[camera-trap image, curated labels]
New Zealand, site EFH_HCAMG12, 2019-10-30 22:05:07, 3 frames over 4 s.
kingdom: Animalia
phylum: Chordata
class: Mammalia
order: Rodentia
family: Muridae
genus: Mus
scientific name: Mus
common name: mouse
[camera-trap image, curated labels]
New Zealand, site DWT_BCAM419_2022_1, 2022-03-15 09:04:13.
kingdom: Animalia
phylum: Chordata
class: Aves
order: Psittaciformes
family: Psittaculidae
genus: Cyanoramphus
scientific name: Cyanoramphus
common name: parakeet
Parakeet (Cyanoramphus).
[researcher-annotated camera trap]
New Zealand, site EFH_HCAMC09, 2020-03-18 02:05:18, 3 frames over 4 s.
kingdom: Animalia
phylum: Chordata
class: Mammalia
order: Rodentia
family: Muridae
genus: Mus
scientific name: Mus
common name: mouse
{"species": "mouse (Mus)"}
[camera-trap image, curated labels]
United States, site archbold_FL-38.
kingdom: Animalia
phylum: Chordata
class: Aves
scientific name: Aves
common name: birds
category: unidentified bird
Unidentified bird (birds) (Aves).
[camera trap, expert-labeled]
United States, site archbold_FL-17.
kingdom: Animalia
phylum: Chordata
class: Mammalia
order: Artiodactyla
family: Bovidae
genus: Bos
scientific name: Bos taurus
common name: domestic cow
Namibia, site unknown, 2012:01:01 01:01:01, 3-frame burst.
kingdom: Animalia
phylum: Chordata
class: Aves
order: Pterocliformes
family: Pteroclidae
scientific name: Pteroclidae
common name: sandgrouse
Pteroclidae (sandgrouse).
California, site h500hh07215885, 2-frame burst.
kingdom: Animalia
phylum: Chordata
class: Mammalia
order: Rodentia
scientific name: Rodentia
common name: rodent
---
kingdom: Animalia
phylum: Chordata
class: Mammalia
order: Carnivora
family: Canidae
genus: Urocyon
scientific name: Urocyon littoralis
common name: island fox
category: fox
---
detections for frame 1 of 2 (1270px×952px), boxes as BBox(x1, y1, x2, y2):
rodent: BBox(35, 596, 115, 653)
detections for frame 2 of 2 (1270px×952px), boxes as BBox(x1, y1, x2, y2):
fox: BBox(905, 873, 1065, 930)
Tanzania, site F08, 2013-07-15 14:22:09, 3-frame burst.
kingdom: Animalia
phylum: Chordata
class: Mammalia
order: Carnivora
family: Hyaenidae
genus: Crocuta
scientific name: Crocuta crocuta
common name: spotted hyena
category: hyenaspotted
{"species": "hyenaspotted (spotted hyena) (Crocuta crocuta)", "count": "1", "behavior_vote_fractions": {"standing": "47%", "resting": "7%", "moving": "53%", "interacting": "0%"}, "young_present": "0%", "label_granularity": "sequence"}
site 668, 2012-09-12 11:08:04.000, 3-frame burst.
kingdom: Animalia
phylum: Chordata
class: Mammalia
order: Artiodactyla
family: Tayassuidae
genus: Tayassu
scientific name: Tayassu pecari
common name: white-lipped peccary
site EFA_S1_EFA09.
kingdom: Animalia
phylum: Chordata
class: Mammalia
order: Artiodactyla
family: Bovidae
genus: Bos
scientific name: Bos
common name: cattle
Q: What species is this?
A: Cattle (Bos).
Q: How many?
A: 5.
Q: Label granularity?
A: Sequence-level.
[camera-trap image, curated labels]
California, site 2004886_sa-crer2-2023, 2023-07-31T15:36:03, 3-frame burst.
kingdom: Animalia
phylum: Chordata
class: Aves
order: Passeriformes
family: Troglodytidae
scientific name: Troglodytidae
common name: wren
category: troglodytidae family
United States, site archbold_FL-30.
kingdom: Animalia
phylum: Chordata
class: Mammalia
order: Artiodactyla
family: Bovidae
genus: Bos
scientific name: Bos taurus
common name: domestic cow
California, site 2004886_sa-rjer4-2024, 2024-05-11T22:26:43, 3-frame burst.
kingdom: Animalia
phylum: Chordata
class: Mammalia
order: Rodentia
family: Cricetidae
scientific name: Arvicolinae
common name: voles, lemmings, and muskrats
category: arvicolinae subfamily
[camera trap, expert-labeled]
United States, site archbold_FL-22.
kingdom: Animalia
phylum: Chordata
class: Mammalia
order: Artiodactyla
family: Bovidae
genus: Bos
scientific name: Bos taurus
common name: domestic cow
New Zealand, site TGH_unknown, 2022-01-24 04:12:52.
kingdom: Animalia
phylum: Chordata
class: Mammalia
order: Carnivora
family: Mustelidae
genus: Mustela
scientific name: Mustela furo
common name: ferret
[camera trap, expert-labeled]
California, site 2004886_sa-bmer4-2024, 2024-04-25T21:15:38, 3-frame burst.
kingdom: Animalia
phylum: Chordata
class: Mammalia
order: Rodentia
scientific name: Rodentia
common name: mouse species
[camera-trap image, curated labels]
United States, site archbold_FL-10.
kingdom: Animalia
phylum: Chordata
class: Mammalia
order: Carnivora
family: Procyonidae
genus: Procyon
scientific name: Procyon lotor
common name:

***

# WHAT TO DO:
Reproduce the data in full, exactly as presented.

# EXERCISE SOLUTION:
[camera-trap image, curated labels]
New Zealand, site EFH_HCAMG12, 2019-10-30 22:05:07, 3 frames over 4 s.
kingdom: Animalia
phylum: Chordata
class: Mammalia
order: Rodentia
family: Muridae
genus: Mus
scientific name: Mus
common name: mouse
[camera-trap image, curated labels]
New Zealand, site DWT_BCAM419_2022_1, 2022-03-15 09:04:13.
kingdom: Animalia
phylum: Chordata
class: Aves
order: Psittaciformes
family: Psittaculidae
genus: Cyanoramphus
scientific name: Cyanoramphus
common name: parakeet
Parakeet (Cyanoramphus).
[researcher-annotated camera trap]
New Zealand, site EFH_HCAMC09, 2020-03-18 02:05:18, 3 frames over 4 s.
kingdom: Animalia
phylum: Chordata
class: Mammalia
order: Rodentia
family: Muridae
genus: Mus
scientific name: Mus
common name: mouse
{"species": "mouse (Mus)"}
[camera-trap image, curated labels]
United States, site archbold_FL-38.
kingdom: Animalia
phylum: Chordata
class: Aves
scientific name: Aves
common name: birds
category: unidentified bird
Unidentified bird (birds) (Aves).
[camera trap, expert-labeled]
United States, site archbold_FL-17.
kingdom: Animalia
phylum: Chordata
class: Mammalia
order: Artiodactyla
family: Bovidae
genus: Bos
scientific name: Bos taurus
common name: domestic cow
Namibia, site unknown, 2012:01:01 01:01:01, 3-frame burst.
kingdom: Animalia
phylum: Chordata
class: Aves
order: Pterocliformes
family: Pteroclidae
scientific name: Pteroclidae
common name: sandgrouse
Pteroclidae (sandgrouse).
California, site h500hh07215885, 2-frame burst.
kingdom: Animalia
phylum: Chordata
class: Mammalia
order: Rodentia
scientific name: Rodentia
common name: rodent
---
kingdom: Animalia
phylum: Chordata
class: Mammalia
order: Carnivora
family: Canidae
genus: Urocyon
scientific name: Urocyon littoralis
common name: island fox
category: fox
---
detections for frame 1 of 2 (1270px×952px), boxes as BBox(x1, y1, x2, y2):
rodent: BBox(35, 596, 115, 653)
detections for frame 2 of 2 (1270px×952px), boxes as BBox(x1, y1, x2, y2):
fox: BBox(905, 873, 1065, 930)
Tanzania, site F08, 2013-07-15 14:22:09, 3-frame burst.
kingdom: Animalia
phylum: Chordata
class: Mammalia
order: Carnivora
family: Hyaenidae
genus: Crocuta
scientific name: Crocuta crocuta
common name: spotted hyena
category: hyenaspotted
{"species": "hyenaspotted (spotted hyena) (Crocuta crocuta)", "count": "1", "behavior_vote_fractions": {"standing": "47%", "resting": "7%", "moving": "53%", "interacting": "0%"}, "young_present": "0%", "label_granularity": "sequence"}
site 668, 2012-09-12 11:08:04.000, 3-frame burst.
kingdom: Animalia
phylum: Chordata
class: Mammalia
order: Artiodactyla
family: Tayassuidae
genus: Tayassu
scientific name: Tayassu pecari
common name: white-lipped peccary
site EFA_S1_EFA09.
kingdom: Animalia
phylum: Chordata
class: Mammalia
order: Artiodactyla
family: Bovidae
genus: Bos
scientific name: Bos
common name: cattle
Q: What species is this?
A: Cattle (Bos).
Q: How many?
A: 5.
Q: Label granularity?
A: Sequence-level.
[camera-trap image, curated labels]
California, site 2004886_sa-crer2-2023, 2023-07-31T15:36:03, 3-frame burst.
kingdom: Animalia
phylum: Chordata
class: Aves
order: Passeriformes
family: Troglodytidae
scientific name: Troglodytidae
common name: wren
category: troglodytidae family
United States, site archbold_FL-30.
kingdom: Animalia
phylum: Chordata
class: Mammalia
order: Artiodactyla
family: Bovidae
genus: Bos
scientific name: Bos taurus
common name: domestic cow
California, site 2004886_sa-rjer4-2024, 2024-05-11T22:26:43, 3-frame burst.
kingdom: Animalia
phylum: Chordata
class: Mammalia
order: Rodentia
family: Cricetidae
scientific name: Arvicolinae
common name: voles, lemmings, and muskrats
category: arvicolinae subfamily
[camera trap, expert-labeled]
United States, site archbold_FL-22.
kingdom: Animalia
phylum: Chordata
class: Mammalia
order: Artiodactyla
family: Bovidae
genus: Bos
scientific name: Bos taurus
common name: domestic cow
New Zealand, site TGH_unknown, 2022-01-24 04:12:52.
kingdom: Animalia
phylum: Chordata
class: Mammalia
order: Carnivora
family: Mustelidae
genus: Mustela
scientific name: Mustela furo
common name: ferret
[camera trap, expert-labeled]
California, site 2004886_sa-bmer4-2024, 2024-04-25T21:15:38, 3-frame burst.
kingdom: Animalia
phylum: Chordata
class: Mammalia
order: Rodentia
scientific name: Rodentia
common name: mouse species
[camera-trap image, curated labels]
United States, site archbold_FL-10.
kingdom: Animalia
phylum: Chordata
class: Mammalia
order: Carnivora
family: Procyonidae
genus: Procyon
scientific name: Procyon lotor
common name:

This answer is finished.